Emerging Therapeutic Strategies to Overcome Drug Resistance in Multiple Myeloma

SIMPLE SUMMARY: Multiple myeloma is a deadly blood cancer, but fortunately drug development has substantially prolonged the lifespan of patients to average more than a decade after diagnosis with optimal therapy. As a result, the population of patients living with multiple myeloma has grown considerably. Through its course, patients suffer repeated relapses for which they require new lines of treatment. Currently, the key drug classes for treatment are immunomodulatory drugs, proteasome inhibitors, and monoclonal antibodies. The goal of this review is to summarize the understanding of the problem of resistance to these drugs, which is ultimately responsible for patient fatality. In addition, we will focus on how new agents that are promising in clinical trials overcome resistance.
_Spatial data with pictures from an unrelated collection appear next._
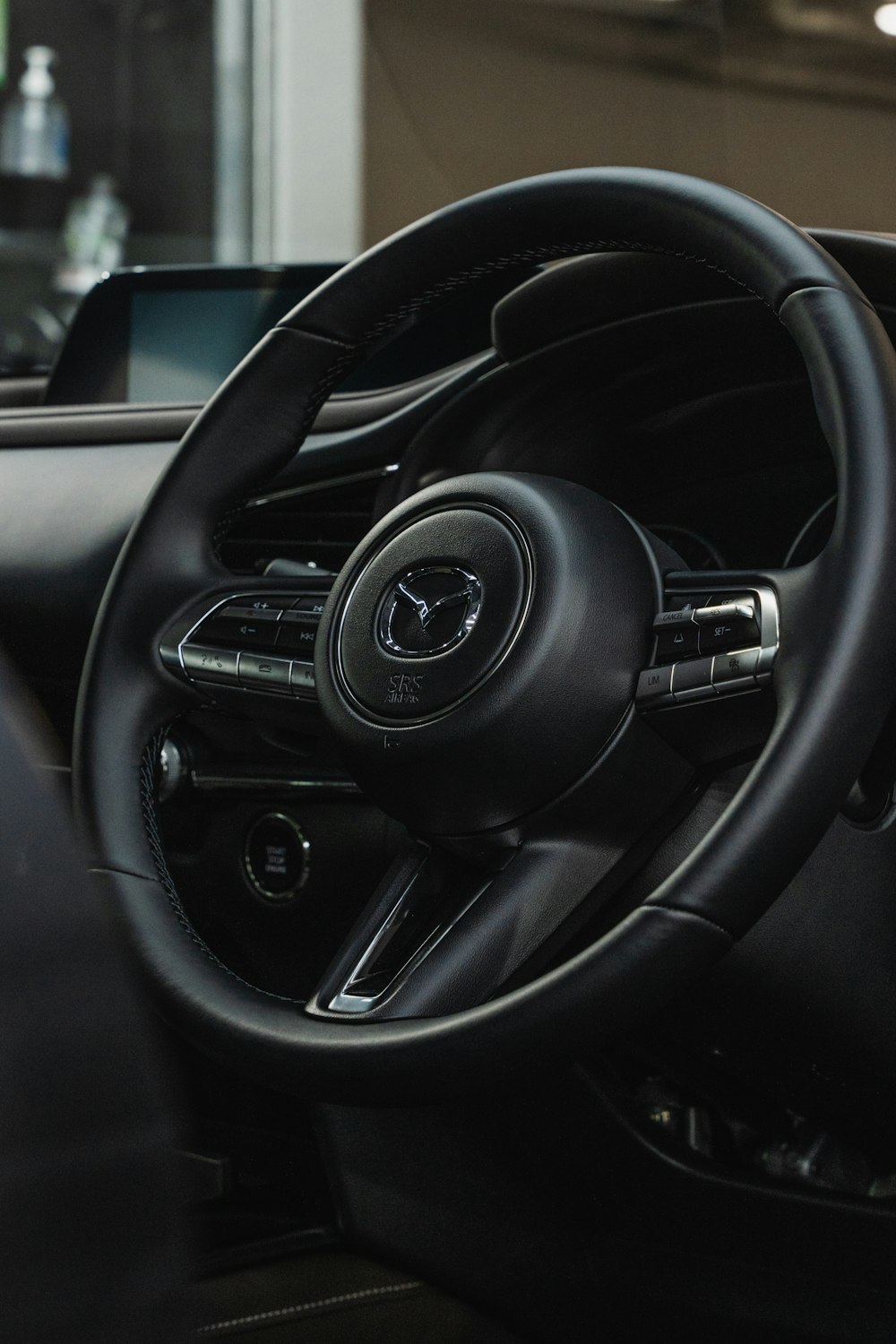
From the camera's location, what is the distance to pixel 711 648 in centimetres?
84

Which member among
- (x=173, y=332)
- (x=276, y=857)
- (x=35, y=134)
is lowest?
(x=276, y=857)

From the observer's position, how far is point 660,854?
3.04 ft

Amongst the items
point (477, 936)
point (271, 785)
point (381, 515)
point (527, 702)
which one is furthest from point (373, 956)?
point (381, 515)

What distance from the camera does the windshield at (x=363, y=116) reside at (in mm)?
1521

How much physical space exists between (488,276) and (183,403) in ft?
1.75

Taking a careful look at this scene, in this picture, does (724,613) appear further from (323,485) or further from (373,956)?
(323,485)

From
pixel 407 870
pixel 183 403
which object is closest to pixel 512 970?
pixel 407 870

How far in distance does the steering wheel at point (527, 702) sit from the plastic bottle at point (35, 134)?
7.10 meters

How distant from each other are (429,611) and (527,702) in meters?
0.10

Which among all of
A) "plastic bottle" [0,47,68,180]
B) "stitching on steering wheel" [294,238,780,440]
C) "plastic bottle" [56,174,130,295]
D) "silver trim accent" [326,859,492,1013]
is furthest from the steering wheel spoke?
"plastic bottle" [0,47,68,180]

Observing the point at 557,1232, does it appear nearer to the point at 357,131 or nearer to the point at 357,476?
the point at 357,476

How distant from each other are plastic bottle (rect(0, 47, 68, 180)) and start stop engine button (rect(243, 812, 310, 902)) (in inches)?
278

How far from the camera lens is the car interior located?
749mm

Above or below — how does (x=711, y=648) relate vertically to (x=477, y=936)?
above
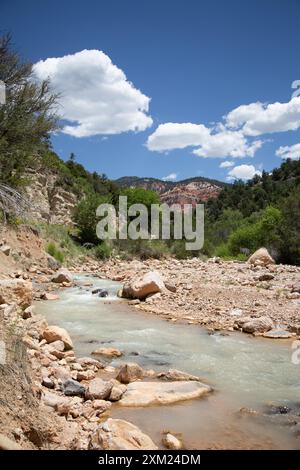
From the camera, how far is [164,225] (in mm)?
31297

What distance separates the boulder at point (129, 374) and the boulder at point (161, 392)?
28 cm

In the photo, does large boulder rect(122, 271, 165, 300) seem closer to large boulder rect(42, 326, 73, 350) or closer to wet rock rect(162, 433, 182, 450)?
large boulder rect(42, 326, 73, 350)

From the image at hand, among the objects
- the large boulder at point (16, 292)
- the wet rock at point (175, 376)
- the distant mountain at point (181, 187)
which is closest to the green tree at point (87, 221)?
the large boulder at point (16, 292)

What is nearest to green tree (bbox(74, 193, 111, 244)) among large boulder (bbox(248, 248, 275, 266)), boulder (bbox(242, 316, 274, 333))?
large boulder (bbox(248, 248, 275, 266))

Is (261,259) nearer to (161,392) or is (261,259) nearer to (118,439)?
(161,392)

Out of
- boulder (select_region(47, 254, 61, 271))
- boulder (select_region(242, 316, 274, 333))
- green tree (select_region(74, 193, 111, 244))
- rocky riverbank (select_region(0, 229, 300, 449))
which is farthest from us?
green tree (select_region(74, 193, 111, 244))

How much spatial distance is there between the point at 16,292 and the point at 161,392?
17.0 ft

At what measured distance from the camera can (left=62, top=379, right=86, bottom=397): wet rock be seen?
17.5 feet

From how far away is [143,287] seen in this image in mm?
13055

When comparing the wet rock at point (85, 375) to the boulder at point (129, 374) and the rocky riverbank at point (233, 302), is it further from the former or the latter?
the rocky riverbank at point (233, 302)

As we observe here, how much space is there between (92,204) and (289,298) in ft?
54.0

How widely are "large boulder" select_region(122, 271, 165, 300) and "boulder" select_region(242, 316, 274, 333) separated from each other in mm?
4181

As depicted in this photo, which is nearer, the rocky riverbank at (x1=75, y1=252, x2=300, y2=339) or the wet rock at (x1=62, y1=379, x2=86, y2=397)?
the wet rock at (x1=62, y1=379, x2=86, y2=397)
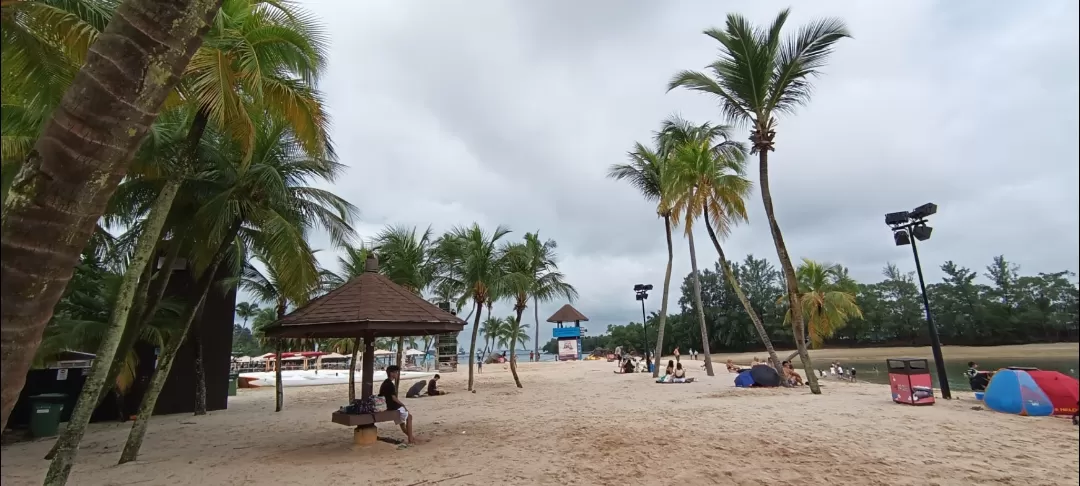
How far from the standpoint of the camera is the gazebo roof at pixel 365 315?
7613mm

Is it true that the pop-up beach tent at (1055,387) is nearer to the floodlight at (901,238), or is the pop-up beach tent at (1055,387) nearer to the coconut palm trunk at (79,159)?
the floodlight at (901,238)

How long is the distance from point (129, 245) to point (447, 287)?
10872 mm

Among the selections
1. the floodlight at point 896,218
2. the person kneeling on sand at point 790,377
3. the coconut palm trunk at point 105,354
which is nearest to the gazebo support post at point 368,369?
the coconut palm trunk at point 105,354

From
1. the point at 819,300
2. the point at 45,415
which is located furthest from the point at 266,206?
the point at 819,300

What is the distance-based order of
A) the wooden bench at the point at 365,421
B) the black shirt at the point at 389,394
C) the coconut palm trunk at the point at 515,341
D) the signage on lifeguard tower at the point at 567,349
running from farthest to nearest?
the signage on lifeguard tower at the point at 567,349 < the coconut palm trunk at the point at 515,341 < the black shirt at the point at 389,394 < the wooden bench at the point at 365,421

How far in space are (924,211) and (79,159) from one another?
1523cm

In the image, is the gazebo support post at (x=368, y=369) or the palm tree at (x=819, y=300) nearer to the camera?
the gazebo support post at (x=368, y=369)

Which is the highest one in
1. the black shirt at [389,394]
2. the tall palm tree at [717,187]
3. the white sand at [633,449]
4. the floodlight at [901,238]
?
the tall palm tree at [717,187]

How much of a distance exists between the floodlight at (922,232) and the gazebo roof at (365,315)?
38.2 feet

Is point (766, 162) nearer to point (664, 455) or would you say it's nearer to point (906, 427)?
point (906, 427)

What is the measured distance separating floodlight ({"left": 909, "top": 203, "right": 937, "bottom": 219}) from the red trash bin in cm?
376

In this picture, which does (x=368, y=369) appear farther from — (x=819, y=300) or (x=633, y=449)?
(x=819, y=300)

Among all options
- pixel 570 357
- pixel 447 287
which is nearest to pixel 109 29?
pixel 447 287

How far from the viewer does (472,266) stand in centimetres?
1875
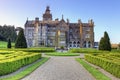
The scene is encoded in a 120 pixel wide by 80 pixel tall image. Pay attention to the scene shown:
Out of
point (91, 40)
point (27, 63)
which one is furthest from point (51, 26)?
point (27, 63)

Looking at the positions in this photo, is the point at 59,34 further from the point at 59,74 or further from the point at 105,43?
the point at 59,74

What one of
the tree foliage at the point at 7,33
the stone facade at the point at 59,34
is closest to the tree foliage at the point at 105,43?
the stone facade at the point at 59,34

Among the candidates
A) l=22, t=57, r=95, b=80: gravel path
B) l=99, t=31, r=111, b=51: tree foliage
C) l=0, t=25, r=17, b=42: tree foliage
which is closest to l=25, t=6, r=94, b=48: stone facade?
l=0, t=25, r=17, b=42: tree foliage

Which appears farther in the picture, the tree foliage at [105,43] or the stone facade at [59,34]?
the stone facade at [59,34]

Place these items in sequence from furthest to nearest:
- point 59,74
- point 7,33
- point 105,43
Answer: point 7,33
point 105,43
point 59,74

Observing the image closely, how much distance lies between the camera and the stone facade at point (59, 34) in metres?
88.2

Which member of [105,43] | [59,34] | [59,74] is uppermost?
[59,34]

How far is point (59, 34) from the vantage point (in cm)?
8812

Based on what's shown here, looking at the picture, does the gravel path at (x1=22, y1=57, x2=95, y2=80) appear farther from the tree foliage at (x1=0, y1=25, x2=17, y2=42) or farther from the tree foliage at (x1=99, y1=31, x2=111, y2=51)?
the tree foliage at (x1=0, y1=25, x2=17, y2=42)

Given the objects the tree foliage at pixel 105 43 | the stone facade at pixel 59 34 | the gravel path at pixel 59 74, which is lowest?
the gravel path at pixel 59 74

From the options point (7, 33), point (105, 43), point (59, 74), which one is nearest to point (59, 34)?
point (105, 43)

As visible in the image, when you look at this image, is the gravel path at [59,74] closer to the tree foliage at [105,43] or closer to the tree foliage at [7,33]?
the tree foliage at [105,43]

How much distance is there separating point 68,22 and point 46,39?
10697 mm

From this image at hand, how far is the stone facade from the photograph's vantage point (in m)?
88.2
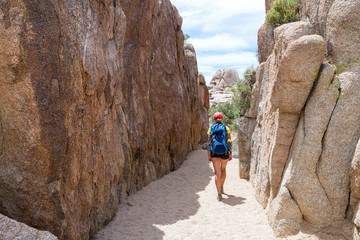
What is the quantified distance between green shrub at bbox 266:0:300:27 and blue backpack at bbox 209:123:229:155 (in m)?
3.22

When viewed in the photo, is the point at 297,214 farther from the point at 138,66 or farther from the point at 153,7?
the point at 153,7

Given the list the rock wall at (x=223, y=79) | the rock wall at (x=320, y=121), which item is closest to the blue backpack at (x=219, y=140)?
the rock wall at (x=320, y=121)

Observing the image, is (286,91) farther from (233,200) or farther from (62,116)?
(62,116)

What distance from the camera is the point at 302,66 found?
507cm

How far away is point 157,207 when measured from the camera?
7.27m

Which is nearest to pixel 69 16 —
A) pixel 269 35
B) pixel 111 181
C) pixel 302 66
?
pixel 111 181

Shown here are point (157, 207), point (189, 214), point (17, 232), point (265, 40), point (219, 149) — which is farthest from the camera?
point (265, 40)

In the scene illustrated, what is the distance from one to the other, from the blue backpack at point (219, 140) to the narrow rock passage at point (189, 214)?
1306 mm

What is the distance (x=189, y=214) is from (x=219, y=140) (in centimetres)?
196

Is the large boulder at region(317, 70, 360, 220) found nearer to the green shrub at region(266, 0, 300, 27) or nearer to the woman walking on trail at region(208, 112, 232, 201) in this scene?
the woman walking on trail at region(208, 112, 232, 201)

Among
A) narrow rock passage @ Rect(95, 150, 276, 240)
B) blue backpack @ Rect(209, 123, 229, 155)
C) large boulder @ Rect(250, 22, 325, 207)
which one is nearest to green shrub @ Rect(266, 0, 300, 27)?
large boulder @ Rect(250, 22, 325, 207)

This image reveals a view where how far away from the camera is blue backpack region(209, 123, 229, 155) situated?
7.53 metres

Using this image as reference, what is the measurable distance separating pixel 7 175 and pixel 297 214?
4.49 meters

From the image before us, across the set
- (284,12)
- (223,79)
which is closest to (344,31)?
(284,12)
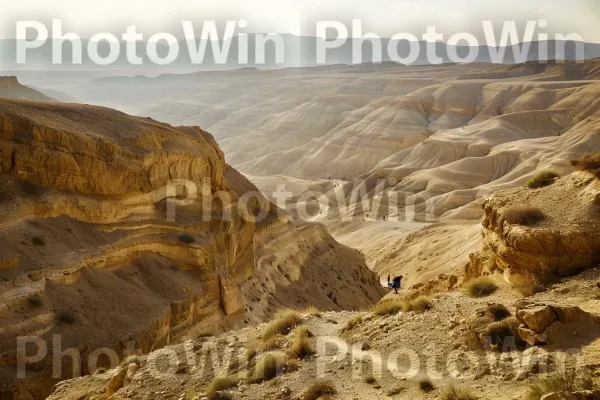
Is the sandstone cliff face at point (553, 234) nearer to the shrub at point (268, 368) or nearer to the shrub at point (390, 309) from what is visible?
the shrub at point (390, 309)

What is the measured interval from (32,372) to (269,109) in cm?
13407

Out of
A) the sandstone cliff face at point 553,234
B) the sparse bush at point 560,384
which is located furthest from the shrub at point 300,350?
the sandstone cliff face at point 553,234

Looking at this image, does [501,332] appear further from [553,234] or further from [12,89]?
[12,89]

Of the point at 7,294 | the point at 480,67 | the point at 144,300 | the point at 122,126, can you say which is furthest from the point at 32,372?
the point at 480,67

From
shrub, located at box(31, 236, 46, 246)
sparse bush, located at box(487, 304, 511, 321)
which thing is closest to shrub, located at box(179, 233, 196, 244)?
shrub, located at box(31, 236, 46, 246)

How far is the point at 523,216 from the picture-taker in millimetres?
10844

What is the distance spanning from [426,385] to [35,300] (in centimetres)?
896

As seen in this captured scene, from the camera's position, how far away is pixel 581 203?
10586 millimetres

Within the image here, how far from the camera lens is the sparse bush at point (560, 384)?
19.3ft

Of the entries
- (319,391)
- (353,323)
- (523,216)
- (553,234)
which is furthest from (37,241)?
(553,234)

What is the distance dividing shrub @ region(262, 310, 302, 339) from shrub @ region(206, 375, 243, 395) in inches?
76.3

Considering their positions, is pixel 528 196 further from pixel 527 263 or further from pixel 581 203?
pixel 527 263

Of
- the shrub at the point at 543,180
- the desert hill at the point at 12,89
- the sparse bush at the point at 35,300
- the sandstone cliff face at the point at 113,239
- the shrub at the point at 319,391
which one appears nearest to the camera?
the shrub at the point at 319,391

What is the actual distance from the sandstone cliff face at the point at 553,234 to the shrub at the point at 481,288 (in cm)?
42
ABSTRACT: Multiple myeloma is a malignant plasma cell neoplasm that remains incurable and is ultimately fatal when patients acquire multi-drug resistance. Thus, advancing our understanding of the mechanisms behind drug resistance in multi-relapsed patients is critical for developing better strategies to extend their lifespan. Here, we review the understanding of resistance to the three key drug classes approved for multiple myeloma treatment: immunomodulatory drugs, proteasome inhibitors, and monoclonal antibodies. We consider how the complex, heterogenous biology of multiple myeloma may influence the acquisition of drug resistance and reflect on the gaps in knowledge where additional research is needed to improve our treatment approaches. Fortunately, many agents are currently being evaluated preclinically and in clinical trials that have the potential to overcome or delay drug resistance, including next-generation immunomodulatory drugs and proteasome inhibitors, novel small molecule drugs, chimeric antigen receptor T cells, antibody-drug conjugates, and bispecific antibodies. For each class, we discuss the potential of these strategies to overcome resistance through modifying agents within each class or new classes without cross-resistance to currently available drugs.